§ Data under study

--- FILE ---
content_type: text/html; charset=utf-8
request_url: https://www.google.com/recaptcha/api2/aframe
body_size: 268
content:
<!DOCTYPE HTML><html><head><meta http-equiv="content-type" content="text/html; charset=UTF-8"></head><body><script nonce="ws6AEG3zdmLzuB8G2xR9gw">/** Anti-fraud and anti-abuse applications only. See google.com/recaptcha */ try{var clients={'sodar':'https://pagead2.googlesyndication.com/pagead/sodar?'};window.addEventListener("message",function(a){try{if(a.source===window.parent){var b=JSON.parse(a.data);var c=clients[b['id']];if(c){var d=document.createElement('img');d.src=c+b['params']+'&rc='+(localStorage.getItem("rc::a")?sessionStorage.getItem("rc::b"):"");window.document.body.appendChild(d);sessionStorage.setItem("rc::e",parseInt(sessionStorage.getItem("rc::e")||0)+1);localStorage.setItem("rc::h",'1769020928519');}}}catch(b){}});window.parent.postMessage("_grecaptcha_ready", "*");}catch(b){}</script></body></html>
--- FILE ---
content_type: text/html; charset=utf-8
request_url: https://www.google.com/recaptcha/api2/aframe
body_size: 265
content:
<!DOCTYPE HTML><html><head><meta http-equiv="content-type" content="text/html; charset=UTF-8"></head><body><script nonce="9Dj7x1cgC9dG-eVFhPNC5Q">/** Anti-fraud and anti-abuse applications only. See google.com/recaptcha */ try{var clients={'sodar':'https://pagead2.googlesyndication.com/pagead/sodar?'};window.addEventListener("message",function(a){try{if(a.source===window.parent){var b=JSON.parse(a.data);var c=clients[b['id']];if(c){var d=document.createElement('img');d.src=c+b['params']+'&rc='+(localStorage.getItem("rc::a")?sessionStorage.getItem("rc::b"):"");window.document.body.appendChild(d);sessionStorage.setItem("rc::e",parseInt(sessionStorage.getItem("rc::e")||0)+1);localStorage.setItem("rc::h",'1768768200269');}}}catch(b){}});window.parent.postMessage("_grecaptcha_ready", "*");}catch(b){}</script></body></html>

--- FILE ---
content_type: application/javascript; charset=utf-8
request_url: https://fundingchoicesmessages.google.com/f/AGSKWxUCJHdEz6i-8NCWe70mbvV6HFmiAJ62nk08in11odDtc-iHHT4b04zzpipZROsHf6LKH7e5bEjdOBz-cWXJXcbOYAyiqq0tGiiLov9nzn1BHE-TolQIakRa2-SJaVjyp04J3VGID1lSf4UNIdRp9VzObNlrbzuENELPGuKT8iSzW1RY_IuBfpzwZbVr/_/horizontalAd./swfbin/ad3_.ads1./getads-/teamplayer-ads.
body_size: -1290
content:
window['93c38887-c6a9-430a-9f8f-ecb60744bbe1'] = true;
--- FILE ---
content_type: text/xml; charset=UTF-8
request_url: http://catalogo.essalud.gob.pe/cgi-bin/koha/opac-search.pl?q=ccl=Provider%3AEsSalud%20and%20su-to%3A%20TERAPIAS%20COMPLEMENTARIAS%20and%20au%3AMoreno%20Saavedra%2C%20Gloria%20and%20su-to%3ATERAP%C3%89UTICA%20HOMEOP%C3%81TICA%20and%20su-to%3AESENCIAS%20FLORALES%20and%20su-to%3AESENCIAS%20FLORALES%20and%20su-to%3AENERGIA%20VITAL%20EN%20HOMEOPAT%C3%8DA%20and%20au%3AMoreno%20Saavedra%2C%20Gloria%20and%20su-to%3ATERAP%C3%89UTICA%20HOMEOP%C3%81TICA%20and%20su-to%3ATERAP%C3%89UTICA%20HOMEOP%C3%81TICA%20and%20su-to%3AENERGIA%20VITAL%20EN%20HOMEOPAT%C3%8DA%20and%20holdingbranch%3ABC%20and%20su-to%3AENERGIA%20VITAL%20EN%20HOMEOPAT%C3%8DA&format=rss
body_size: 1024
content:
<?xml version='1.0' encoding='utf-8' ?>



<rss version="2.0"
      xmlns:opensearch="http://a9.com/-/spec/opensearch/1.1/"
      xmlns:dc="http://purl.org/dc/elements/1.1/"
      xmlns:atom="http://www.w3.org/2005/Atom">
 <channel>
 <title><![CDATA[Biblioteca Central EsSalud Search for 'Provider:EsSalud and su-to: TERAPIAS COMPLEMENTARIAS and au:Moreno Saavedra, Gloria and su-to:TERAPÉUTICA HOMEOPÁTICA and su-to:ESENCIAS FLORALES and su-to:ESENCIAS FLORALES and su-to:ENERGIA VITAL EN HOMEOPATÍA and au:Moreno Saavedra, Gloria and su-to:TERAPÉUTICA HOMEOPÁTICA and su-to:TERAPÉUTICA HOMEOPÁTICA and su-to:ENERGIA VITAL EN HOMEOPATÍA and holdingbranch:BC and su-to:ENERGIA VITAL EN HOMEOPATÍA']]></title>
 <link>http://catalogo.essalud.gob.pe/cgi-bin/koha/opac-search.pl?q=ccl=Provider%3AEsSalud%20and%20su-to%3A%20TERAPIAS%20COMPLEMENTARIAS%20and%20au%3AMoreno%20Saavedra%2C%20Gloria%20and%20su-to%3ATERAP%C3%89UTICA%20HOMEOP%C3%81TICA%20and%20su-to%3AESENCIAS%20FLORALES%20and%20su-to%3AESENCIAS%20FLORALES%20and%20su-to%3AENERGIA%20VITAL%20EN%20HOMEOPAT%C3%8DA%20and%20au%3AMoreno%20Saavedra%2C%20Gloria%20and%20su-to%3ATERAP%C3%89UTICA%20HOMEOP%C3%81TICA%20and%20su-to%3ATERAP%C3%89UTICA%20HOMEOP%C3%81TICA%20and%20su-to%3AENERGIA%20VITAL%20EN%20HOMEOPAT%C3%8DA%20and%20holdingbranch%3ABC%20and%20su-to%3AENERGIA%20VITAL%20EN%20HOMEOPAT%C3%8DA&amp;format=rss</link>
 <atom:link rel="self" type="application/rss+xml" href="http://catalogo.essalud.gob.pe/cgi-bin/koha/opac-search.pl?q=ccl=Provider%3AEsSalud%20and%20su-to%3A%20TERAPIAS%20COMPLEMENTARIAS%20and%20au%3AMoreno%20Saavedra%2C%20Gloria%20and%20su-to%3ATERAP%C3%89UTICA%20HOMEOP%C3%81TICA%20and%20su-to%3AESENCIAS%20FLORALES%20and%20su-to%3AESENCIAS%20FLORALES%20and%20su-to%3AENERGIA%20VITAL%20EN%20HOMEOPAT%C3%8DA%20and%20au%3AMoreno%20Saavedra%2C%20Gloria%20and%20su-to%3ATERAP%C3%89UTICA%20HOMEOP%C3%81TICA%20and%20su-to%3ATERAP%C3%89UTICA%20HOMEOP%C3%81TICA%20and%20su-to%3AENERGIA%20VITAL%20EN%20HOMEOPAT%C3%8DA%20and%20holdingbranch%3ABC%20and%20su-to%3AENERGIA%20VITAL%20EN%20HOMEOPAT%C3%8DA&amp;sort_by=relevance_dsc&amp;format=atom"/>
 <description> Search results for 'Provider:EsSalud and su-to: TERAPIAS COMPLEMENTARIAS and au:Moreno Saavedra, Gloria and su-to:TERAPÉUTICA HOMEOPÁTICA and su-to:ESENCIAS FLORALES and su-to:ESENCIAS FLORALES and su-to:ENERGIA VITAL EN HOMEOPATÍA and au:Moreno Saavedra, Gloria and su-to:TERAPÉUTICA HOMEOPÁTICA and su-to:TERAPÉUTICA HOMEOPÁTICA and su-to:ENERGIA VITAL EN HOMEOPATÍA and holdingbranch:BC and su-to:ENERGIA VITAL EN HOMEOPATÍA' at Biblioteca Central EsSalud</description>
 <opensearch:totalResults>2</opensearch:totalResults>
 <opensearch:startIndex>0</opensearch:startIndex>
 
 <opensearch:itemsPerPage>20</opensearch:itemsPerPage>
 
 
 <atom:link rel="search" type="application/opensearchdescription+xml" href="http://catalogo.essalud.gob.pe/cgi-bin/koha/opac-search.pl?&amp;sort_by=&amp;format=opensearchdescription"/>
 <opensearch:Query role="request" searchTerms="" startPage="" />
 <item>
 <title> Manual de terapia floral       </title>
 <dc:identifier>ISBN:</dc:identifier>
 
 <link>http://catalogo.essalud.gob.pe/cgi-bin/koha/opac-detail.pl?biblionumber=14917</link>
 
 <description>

§ Requirement
Look through the listing, and copy each line that contains the word "catch".

§ Answer to this problem
<!DOCTYPE HTML><html><head><meta http-equiv="content-type" content="text/html; charset=UTF-8"></head><body><script nonce="ws6AEG3zdmLzuB8G2xR9gw">/** Anti-fraud and anti-abuse applications only. See google.com/recaptcha */ try{var clients={'sodar':'https://pagead2.googlesyndication.com/pagead/sodar?'};window.addEventListener("message",function(a){try{if(a.source===window.parent){var b=JSON.parse(a.data);var c=clients[b['id']];if(c){var d=document.createElement('img');d.src=c+b['params']+'&rc='+(localStorage.getItem("rc::a")?sessionStorage.getItem("rc::b"):"");window.document.body.appendChild(d);sessionStorage.setItem("rc::e",parseInt(sessionStorage.getItem("rc::e")||0)+1);localStorage.setItem("rc::h",'1769020928519');}}}catch(b){}});window.parent.postMessage("_grecaptcha_ready", "*");}catch(b){}</script></body></html>
<!DOCTYPE HTML><html><head><meta http-equiv="content-type" content="text/html; charset=UTF-8"></head><body><script nonce="9Dj7x1cgC9dG-eVFhPNC5Q">/** Anti-fraud and anti-abuse applications only. See google.com/recaptcha */ try{var clients={'sodar':'https://pagead2.googlesyndication.com/pagead/sodar?'};window.addEventListener("message",function(a){try{if(a.source===window.parent){var b=JSON.parse(a.data);var c=clients[b['id']];if(c){var d=document.createElement('img');d.src=c+b['params']+'&rc='+(localStorage.getItem("rc::a")?sessionStorage.getItem("rc::b"):"");window.document.body.appendChild(d);sessionStorage.setItem("rc::e",parseInt(sessionStorage.getItem("rc::e")||0)+1);localStorage.setItem("rc::h",'1768768200269');}}}catch(b){}});window.parent.postMessage("_grecaptcha_ready", "*");}catch(b){}</script></body></html>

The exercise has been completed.